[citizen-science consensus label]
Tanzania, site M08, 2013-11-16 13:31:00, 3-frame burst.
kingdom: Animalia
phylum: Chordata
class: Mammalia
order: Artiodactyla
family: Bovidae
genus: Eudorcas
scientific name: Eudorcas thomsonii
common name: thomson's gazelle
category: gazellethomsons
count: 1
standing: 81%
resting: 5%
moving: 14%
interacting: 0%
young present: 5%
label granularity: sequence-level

---

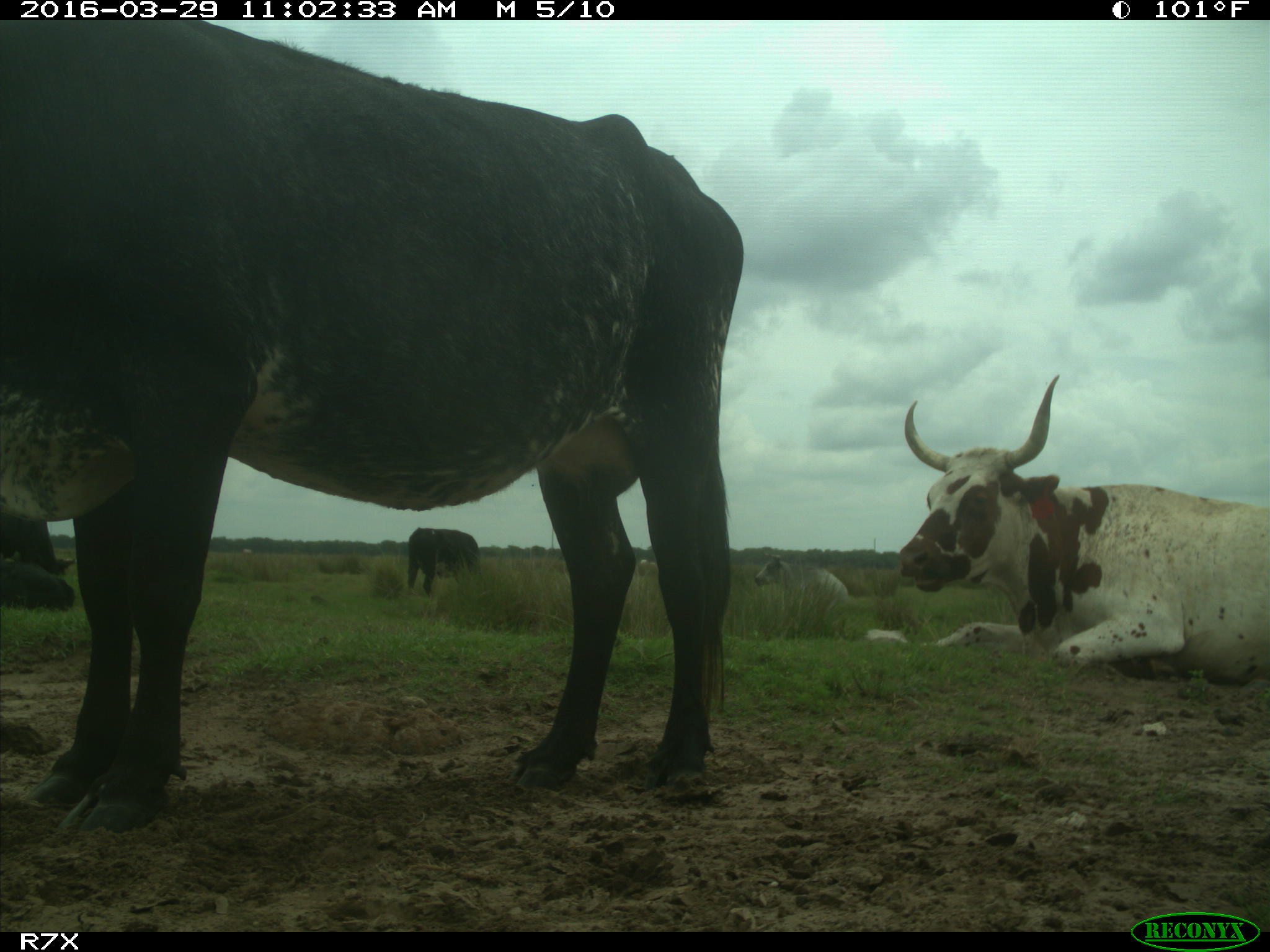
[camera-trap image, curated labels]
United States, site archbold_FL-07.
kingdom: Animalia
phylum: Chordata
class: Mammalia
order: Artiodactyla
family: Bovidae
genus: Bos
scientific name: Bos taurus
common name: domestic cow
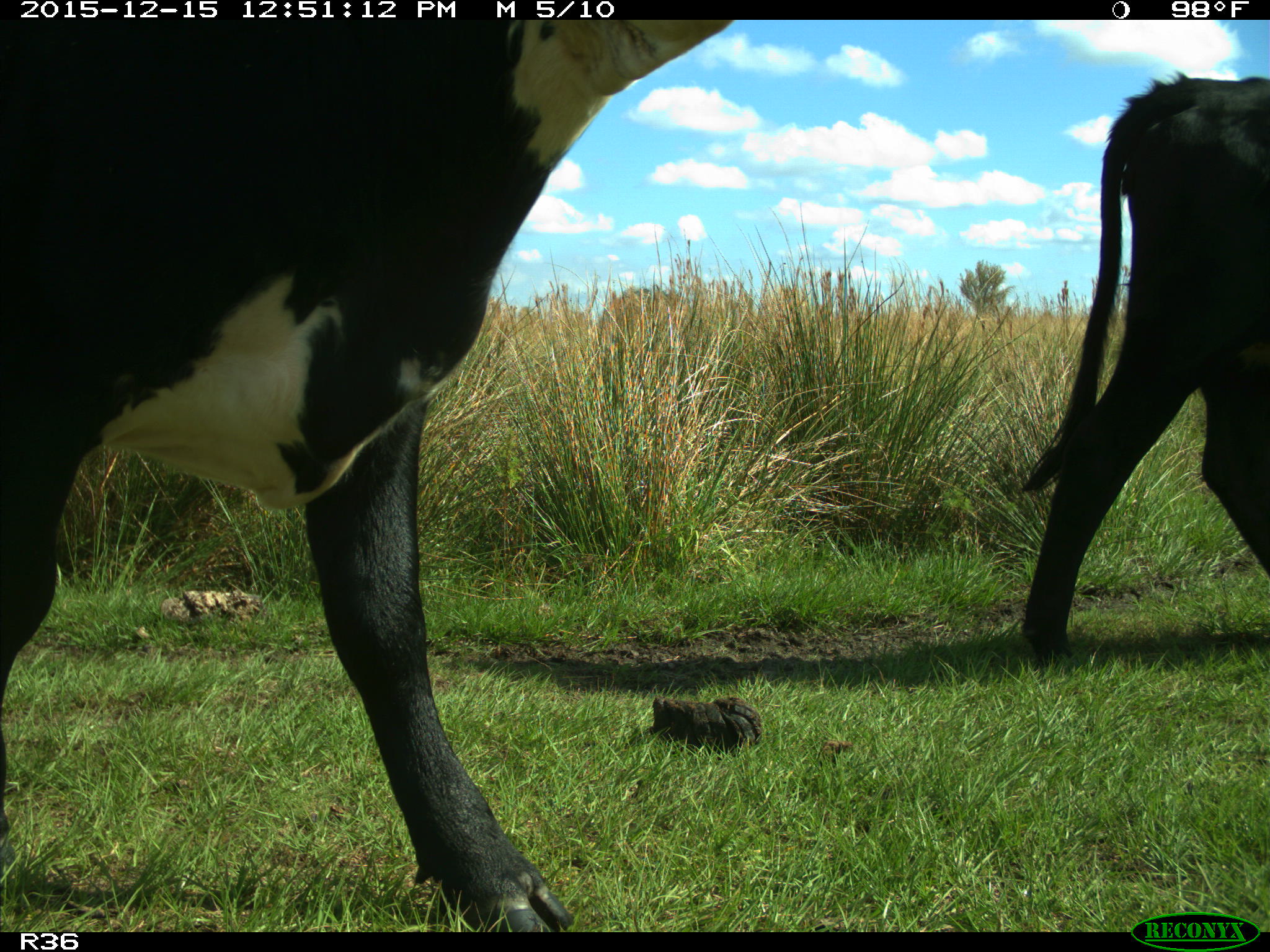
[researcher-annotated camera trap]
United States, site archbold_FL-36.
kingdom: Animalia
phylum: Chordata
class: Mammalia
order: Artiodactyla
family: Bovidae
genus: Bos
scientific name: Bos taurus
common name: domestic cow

---

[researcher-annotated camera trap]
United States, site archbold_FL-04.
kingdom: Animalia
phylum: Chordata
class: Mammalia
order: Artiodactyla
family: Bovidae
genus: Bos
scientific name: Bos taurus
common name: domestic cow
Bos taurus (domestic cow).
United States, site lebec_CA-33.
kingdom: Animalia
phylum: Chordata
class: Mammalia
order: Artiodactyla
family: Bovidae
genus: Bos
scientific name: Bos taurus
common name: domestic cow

---

#### What you should do:
Using the data above, show each line where "States" occurs.

#### Expected answer:
United States, site archbold_FL-07.
United States, site archbold_FL-36.
United States, site archbold_FL-04.
United States, site lebec_CA-33.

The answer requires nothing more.